It was raining this afternoon, and the temperature dropped. It seemed like the perfect time to spend a few hours with my daughter-in-law on a Rookwood Pottery Tour.
The tour began at Findlay Market, Ohio’s oldest continuously operated public market . Both the market and the factory are located in Over-the-Rhine, in a few slightly-sketchy blocks that are still undergoing transformation. Most of Over-the-Rhine is enjoying a revitalization and these two Cincinnati artisan staples embody the rich history to be found there.
As a Cincinnatian, the elite quality of Rookwood Pottery had been ingrained in us. People discover unrecognized Rookwood Pottery tiles or ceramics, fireplaces, or floors stamped with the RP insignia on the bottom. I had a Rookwood fireplace in an apartment I lived in during college in Clifton. It was green, and so pretty, though the fireplace was not functional.
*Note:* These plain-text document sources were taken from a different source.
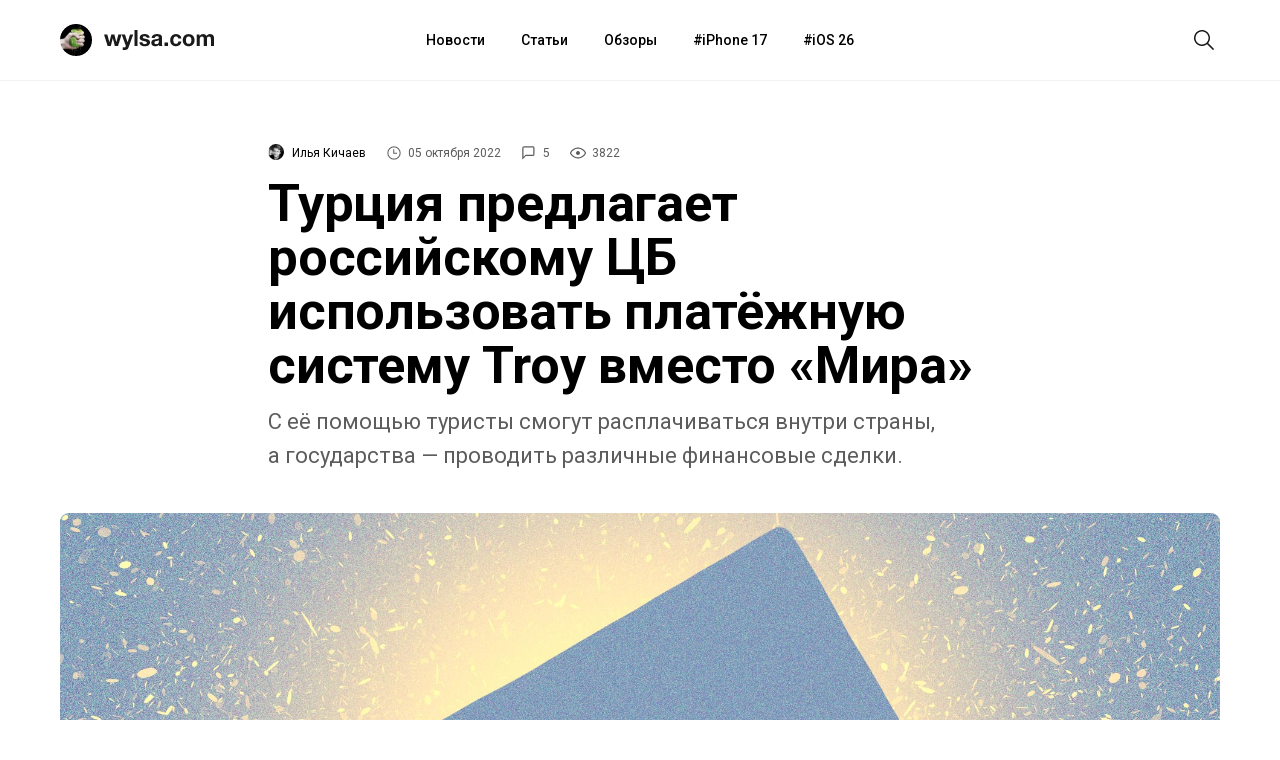

--- FILE ---
content_type: text/html; charset=utf-8
request_url: https://aflt.market.yandex.ru/widgets/service?appVersion=47f9b51ae574f79d9064465ef8af4e6d1c4b8e93
body_size: 489
content:

        <!DOCTYPE html>
        <html>
            <head>
                <title>Виджеты, сервисная страница!</title>

                <script type="text/javascript" src="https://yastatic.net/s3/market-static/affiliate/2393a198fd495f7235c2.js" nonce="0Vh3XY67F26exOL1lVFTQg=="></script>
That was par for the course in these older, Victorian neighborhoods of Cincinnati.
But I never really knew the history and distinction of Rookwood Pottery until I took the tour.
Rookwood pottery was founded by Maria Longworth Nichols Storer in 1880. This marked Rookwood as the first company owned by a woman. Each piece is hand-painted and bears the signature marking on the bottom/backside of each piece.
Rookwood also went so far as to develop its own “Standard Glaze,” a yellow-tinted, high-gloss clear glaze often used over leaf or flower motifs. That lead to the creation of two more distinct glazes by 1894 and then the company soon expanded into architectural pottery. If you explore Cincinnati, you’re likely to see some at the in Mt. Adams, in Carew Tower downtown, and at Union Terminal. You can also find Rookwood pottery in the Rathskeller Room at the Seelbach Hilton in Louisville, Kentucky, in the Vanderbilt Hotel, Grand Central Station, and Lord & Taylor in New York City, and on display at the Carnegie West Branch of Cleveland Public Library.
The factory keeps all of its molds on file, which serves restoration experts well. In 2012, the historic Monroe Building of Chicago completed a restoration and replacement of thousands of original Rookwood Pottery tiles. This was only possible because the original molds have been been preserved.
My daughter-in-law had never heard of Rookwood Pottery, though she loves decoration and art and has excellent taste and craftsmanship. I knew she’d appreciate getting a behind-the-scenes introduction to this iconic craftsmanship. She appreciates quality.
Rookwood Pottery tiles seems like a throwback to the glitz and glamour of more prosperous times, but it has made a revitalization these days as the Rookwood Pottery Company continues to craft iconic pieces. Most recently, they have created a Fiona Christmas ornament to commemorate Cincinnati’s favorite little premature hippo. That’s probably as much as this humble travel blogger can afford. But as Mastercard quipped, for me, owning a piece of Cincinnati’s artistic history — priceless.
Are you familiar with Rookwood Pottery?